Belfast Telegraph

Adams sorry over offensive language

Gerry Adams has apologised after using offensive language at a public meeting but insisted he was not referring to unionists.

The Sinn Fein president used the term "bastards" while answering a question at a gathering in Northern Ireland but said it was aimed at bigots.

He has come under fire from the Democratic and Ulster Unionists who interpreted the remark as being directed at them.

Mr Adams tweeted: "I shudn't call bigots, racists or homophobes bastards. Mea culpa.

"But equality IS the only way 2 break them. & education & end 2 sectarianism."

Sinn Fein's Martin McGuinness has criticised the DUP after a senior member poked fun at the Irish language amid sensitive peace process legacy negotiations.

Mr Adams was apparently answering a question about his party's relationship with its power-sharing partners during a meeting in Enniskillen, Co Fermanagh.

He said he was often asked by republicans "what's the point?"

"They weren't blaming Sinn Fein - in fact they were making the point that Sinn Fein were doing their best.

"But what's the point? The point is to actually break these bastards - that's the point. And what's going to break them is equality. That's what's going to break them - equality.

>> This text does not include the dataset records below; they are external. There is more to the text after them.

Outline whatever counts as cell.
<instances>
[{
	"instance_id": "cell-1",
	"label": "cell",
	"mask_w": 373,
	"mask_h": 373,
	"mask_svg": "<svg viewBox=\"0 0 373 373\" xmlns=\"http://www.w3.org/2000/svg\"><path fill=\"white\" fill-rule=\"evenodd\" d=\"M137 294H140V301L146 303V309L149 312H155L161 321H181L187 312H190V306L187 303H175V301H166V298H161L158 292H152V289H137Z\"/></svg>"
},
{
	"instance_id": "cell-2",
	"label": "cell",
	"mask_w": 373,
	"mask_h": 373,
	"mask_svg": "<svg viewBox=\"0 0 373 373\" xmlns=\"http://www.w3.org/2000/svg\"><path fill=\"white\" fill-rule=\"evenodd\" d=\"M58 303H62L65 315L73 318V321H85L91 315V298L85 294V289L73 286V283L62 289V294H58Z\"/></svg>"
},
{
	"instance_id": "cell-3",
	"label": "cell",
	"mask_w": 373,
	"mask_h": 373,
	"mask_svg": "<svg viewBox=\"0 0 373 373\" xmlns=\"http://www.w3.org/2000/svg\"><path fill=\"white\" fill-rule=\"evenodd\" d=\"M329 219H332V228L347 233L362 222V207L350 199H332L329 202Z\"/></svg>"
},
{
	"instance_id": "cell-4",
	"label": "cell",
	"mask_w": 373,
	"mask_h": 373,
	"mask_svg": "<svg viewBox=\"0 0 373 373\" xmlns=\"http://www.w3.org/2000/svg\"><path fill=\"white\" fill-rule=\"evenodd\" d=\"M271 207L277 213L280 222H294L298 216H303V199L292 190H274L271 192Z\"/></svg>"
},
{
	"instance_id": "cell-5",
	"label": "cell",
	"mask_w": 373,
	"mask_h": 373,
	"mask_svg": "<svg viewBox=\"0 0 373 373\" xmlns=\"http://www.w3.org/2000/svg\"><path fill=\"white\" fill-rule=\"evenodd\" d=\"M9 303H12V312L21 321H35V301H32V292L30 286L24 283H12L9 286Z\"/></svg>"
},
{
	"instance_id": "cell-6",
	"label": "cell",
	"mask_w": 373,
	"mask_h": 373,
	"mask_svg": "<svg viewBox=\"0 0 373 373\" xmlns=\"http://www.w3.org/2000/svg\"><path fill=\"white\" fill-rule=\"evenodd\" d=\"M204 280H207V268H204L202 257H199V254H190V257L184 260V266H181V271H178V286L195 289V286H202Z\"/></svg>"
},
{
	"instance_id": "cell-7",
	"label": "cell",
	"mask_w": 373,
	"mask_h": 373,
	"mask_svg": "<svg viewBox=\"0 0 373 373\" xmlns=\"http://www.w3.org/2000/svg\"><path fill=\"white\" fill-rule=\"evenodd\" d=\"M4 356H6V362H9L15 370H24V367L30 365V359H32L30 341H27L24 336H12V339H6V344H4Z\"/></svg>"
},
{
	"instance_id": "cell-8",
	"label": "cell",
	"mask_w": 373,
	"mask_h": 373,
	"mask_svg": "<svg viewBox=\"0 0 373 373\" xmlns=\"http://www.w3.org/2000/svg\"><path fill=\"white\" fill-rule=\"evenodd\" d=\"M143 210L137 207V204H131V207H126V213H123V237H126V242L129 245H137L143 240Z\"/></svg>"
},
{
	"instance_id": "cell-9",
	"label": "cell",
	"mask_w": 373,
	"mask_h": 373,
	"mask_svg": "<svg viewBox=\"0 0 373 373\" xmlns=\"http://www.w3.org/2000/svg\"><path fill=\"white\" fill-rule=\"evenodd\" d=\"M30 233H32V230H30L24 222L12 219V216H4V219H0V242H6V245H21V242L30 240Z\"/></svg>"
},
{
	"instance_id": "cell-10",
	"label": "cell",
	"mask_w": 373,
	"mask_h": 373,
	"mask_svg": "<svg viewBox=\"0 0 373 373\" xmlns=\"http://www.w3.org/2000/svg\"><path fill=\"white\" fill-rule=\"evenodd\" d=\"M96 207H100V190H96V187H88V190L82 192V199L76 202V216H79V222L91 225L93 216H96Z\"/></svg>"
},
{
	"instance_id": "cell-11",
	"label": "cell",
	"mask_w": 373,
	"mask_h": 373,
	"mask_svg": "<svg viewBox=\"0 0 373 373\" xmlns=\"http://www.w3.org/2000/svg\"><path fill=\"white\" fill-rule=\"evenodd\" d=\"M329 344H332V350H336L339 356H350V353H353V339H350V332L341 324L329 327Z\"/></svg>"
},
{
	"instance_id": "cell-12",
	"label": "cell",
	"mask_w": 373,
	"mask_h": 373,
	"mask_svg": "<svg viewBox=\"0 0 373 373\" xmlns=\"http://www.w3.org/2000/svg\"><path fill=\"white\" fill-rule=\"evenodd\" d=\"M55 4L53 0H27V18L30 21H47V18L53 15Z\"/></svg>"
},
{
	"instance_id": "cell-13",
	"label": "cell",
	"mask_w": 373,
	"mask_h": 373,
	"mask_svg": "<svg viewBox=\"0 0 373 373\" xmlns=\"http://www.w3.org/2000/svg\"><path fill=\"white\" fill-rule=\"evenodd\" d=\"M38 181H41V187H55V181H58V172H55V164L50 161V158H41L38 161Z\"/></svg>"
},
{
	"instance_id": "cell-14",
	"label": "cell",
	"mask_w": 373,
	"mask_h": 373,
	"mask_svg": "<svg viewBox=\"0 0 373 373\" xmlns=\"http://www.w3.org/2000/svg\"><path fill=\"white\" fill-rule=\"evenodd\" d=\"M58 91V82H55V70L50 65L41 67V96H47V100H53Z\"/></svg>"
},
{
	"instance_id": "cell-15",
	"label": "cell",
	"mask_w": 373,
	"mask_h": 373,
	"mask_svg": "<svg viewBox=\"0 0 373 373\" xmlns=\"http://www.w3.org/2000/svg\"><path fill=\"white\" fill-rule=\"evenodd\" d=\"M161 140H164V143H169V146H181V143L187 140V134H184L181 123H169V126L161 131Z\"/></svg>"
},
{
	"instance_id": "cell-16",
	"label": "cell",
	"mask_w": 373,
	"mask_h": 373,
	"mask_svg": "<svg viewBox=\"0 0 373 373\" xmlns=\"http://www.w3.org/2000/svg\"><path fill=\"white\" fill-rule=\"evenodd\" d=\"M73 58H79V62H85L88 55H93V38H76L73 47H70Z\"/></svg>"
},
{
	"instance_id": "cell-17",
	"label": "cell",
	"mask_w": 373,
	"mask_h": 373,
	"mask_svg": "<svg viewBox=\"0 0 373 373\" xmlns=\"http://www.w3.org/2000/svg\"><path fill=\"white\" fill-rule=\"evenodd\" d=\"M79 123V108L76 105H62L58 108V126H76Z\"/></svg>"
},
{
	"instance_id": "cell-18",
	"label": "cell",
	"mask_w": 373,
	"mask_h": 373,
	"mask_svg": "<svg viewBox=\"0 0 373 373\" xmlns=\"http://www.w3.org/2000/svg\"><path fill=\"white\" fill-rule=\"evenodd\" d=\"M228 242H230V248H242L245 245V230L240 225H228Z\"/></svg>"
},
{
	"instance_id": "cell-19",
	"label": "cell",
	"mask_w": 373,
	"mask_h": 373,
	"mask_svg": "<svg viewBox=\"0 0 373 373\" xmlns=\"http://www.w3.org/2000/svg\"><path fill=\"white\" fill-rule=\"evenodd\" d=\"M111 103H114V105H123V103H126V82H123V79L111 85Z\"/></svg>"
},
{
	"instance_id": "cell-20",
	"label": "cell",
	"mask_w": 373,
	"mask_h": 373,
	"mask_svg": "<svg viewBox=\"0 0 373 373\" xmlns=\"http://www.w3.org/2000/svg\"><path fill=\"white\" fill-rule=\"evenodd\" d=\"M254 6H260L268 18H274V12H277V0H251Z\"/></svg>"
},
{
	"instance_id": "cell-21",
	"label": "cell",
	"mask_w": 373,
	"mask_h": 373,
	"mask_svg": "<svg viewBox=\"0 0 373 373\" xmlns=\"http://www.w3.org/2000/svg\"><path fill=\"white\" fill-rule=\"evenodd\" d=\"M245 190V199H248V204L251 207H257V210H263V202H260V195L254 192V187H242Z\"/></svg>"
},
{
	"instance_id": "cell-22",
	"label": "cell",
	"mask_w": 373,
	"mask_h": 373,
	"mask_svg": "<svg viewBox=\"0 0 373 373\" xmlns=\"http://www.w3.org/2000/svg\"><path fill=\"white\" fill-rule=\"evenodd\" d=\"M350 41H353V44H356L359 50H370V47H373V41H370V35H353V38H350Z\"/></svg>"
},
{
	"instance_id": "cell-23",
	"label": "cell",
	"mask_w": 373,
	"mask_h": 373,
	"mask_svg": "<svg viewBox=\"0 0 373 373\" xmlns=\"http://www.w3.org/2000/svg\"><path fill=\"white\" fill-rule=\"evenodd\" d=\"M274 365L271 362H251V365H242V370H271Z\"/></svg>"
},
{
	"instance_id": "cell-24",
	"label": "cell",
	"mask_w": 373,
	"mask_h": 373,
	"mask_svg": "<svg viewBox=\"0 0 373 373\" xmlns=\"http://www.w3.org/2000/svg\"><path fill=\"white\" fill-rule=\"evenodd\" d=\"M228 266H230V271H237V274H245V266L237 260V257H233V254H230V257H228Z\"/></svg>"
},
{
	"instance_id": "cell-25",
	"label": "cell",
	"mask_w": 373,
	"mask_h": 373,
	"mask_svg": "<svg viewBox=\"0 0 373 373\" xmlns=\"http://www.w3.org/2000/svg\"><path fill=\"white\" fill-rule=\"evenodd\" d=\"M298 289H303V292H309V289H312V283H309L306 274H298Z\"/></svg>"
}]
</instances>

"Who could be afraid of equality? Who could be afraid of treating somebody the way you want to be treated?

"That's what we need to keep the focus on - that's the Trojan horse of the entire republican strategy is to rejoin the people on the basis of equality."

Audio of the dialogue was tweeted by Impartial Reporter journalist Rodney Edwards.

The DUP and Sinn Fein are the largest members of a coalition in power at Stormont.

The five main parties in Northern Ireland are engaged in negotiations about dealing with the violent legacy of the past, contentious parades and flags.

Republicans have been angered by comments made by veteran Democratic Unionist Gregory Campbell in which he poked fun at the Irish language and said the party would treat Sinn Fein's entire "wish list" - including an Irish language act - as no more than toilet paper.

He received a death threat earlier this week.

Senior DUP Stormont assembly member Arlene Foster said: "Respect is a two-way street. The hyperbole from republicans over recent days has been exposed as hypocrisy."

Ms Foster said Mr Adams' comments about the issue of equality being a Trojan horse, a gift designed to deceive, were revealing.

"Last night we heard from him in relation to equality. The mask has slipped and I am glad it has slipped because people can see exactly what Sinn Fein are at.

"It is very clear that the DUP are frustrating him in a way that has made him make these comments. We are very focused on what we want to get out of these talks - we want a more effective and efficient Stormont.

"We will continue to speak up for unionism, regardless of how frustrated Gerry Adams may get."

Sinn Fein culture minister Caral Ni Chuilin told the assembly equality was for everyone.

"It is for all the children of this nation, not just Catholic or Protestant, or unionist or republican.

"It is for us all and that is something I do and continue to do and make no apology for it."